There was quite a large featured cast of characters in this sprawling saga, whose very nature and essence had been so effortlessly captured with such total authority and intuition, that many of them were difficult to relate to and would have taken a lifetime to understand. I became completely invested in them, to the point where I could imagine myself sharing a place at the Hekne family table, or sitting for so long in the freezing church, listening to Pastor Schweigaard’s lengthy sermon, that I lost the feeling in my extremities. Their taciturn and dogmatic nature belied their fragile hold on life, with their inherent stoicism and downright stubbornness getting them through the bad times, of which there were many!

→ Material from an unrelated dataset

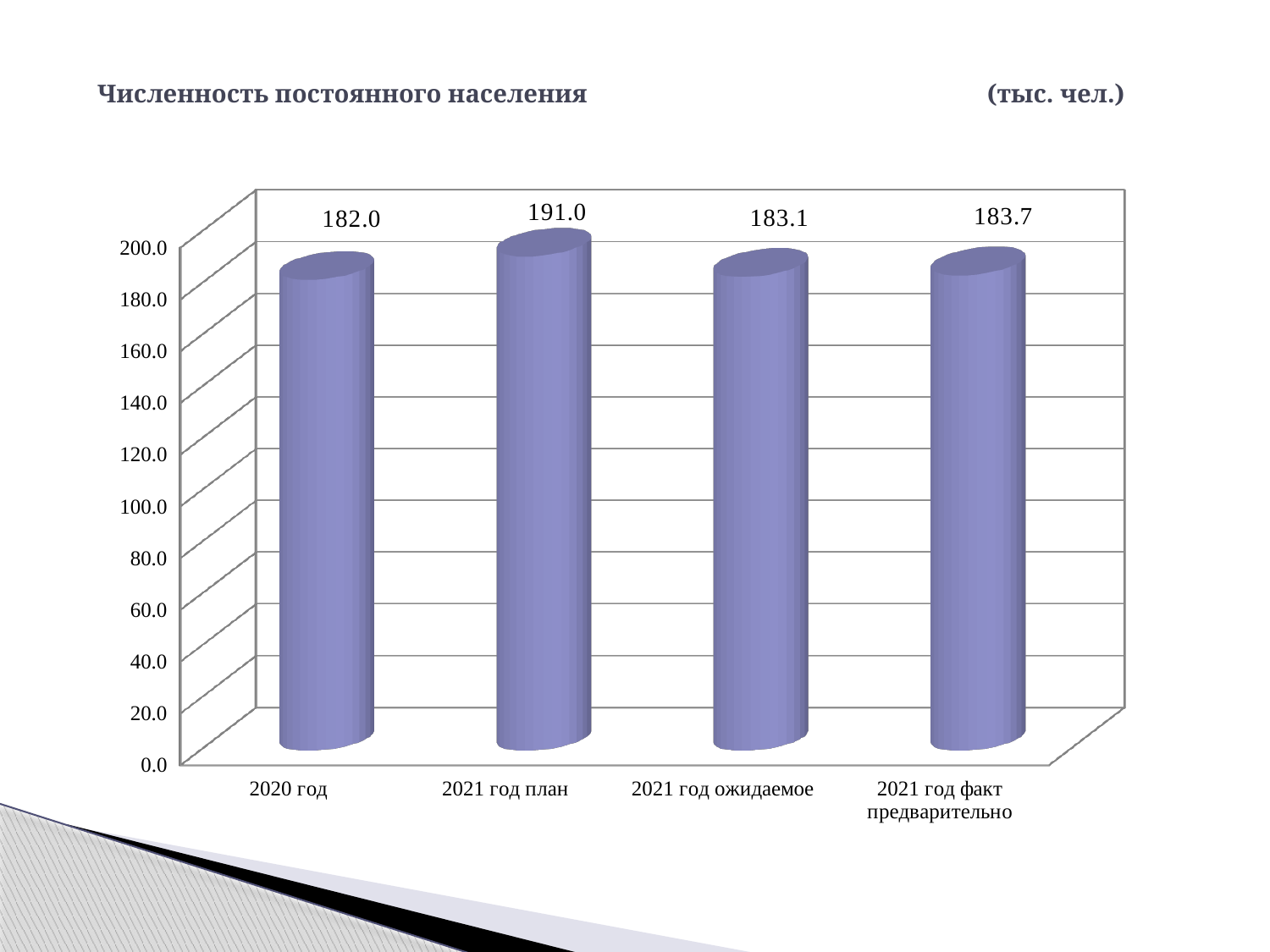
What is the value for 2021 год факт предварительно? 183.7 What is the difference between the values for 2021 год факт предварительно and 2021 год ожидаемое? 0.6 What kind of chart is shown on the slide? bar chart What is the title of the chart? Численность постоянного населения (тыс. чел.) What is the value for 2020 год? 182.0 What is the value for 2021 год ожидаемое? 183.1 Which is larger, the value for 2021 год план or the value for 2021 год ожидаемое? 2021 год план What is the value for 2021 год план? 191.0 Which category has the highest value? 2021 год план Which category has the lowest value? 2020 год What is the difference between the values for 2021 год план and 2020 год? 9.0 How many categories are shown on the x axis? 4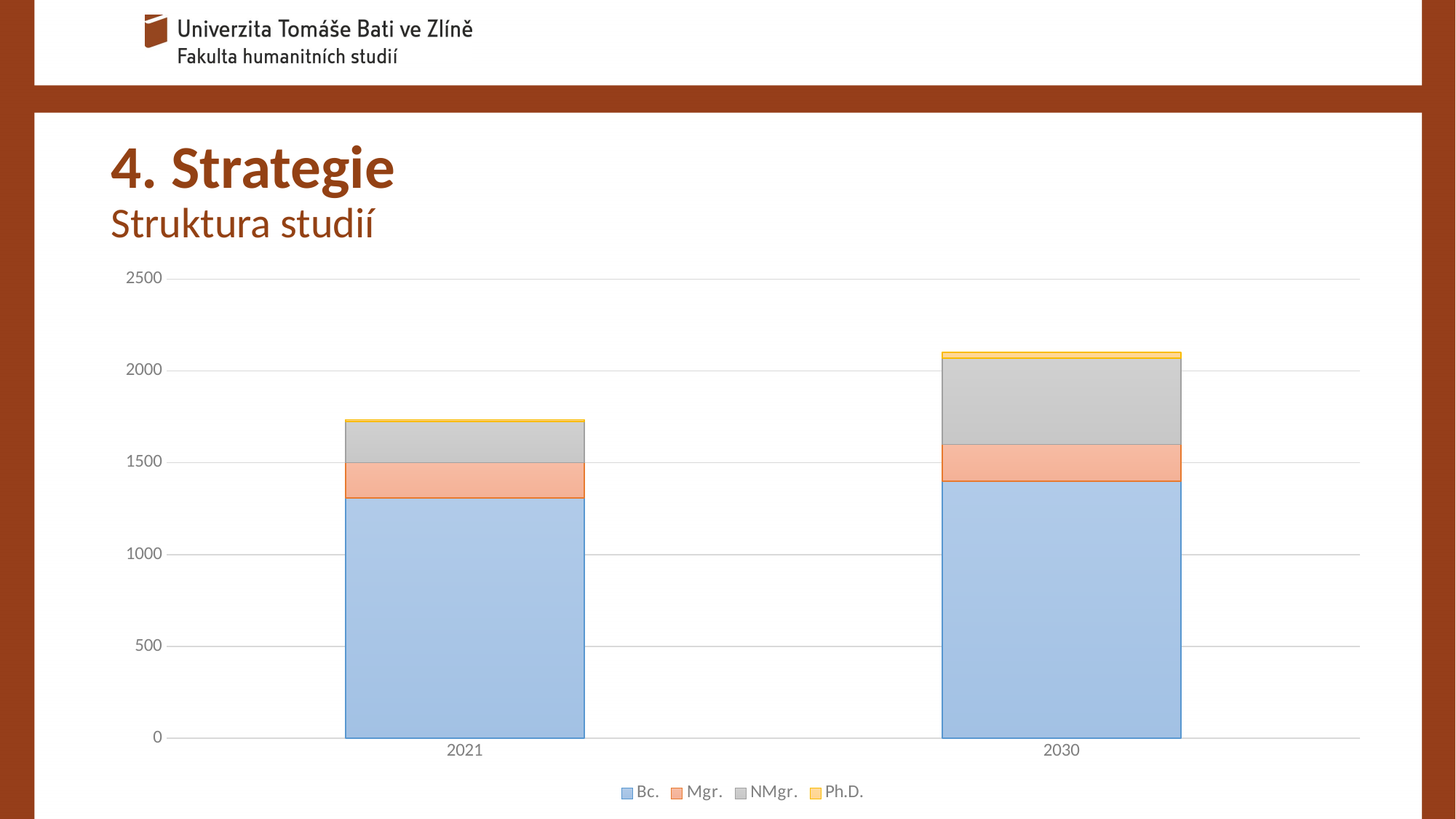
What kind of chart is shown on the slide? stacked bar chart How many series does the chart legend list? 4 Is the total of the stacked bar for 2030 greater or less than 2000? greater Is the Bc. value for 2030 greater or less than 1500? less Is the total of the stacked bar for 2021 greater or less than 2000? less Which series forms the largest segment of each stacked bar? Bc. Which series are listed in the chart legend? Bc., Mgr., NMgr., Ph.D. Which year has the taller stacked bar, 2021 or 2030? 2030 Do the stacked bar totals rise or fall from 2021 to 2030? rise How many categories are shown on the x axis of the chart? 2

Young Astrid Hekne’s forward thinking future, takes a whole new turn and becomes irrevocably entwined with the lives of both strangers to the village, architect Gerhard Schönauer and pastor Kai Schweigaard, with all three of them searching for a sense of belonging and acceptance in their individually nuanced ways. Their unusual romantic triangle, and indeed, their very future, is so intrinsically linked with the removal of the Stave Church and Sister Bells, with all its associated strange phenomenon, that the poignant relationship which develops between them, is touching, often volatile and will lead to them paying the ultimate sacrifice. Betrayal, in whatever guise, will always exact its price and retribution will be neither swift, nor painless.
I would also like to pay homage to the truly fantastic linguistical skills of translator Deborah Dawkin, who so beautifully and faultlessly adapted the book from its original Norwegian text.
The Bell In The Lake is reportedly the first in a rich historical trilogy that draws on legend to explore the clash between tradition and modernity. However for me, this first book worked great as a stand alone story and left me completely fulfilled at its ending!
A complimentary download of this book, for review, was kindly made available by NetGalley, as part of their ‘Read Now’, request free offering.
Any thoughts or comments are my own personal opinion and I am in no way being monetarily compensated for this, or any other article which promotes this book or its author.
I personally do not agree with ‘rating’ a book, as the overall experience is all a matter of personal taste, which varies from reader to reader. However some review sites do demand a rating value, so when this review is posted to such a site, it will attract the well deserved full 5 stars and a place on my favourite shelf!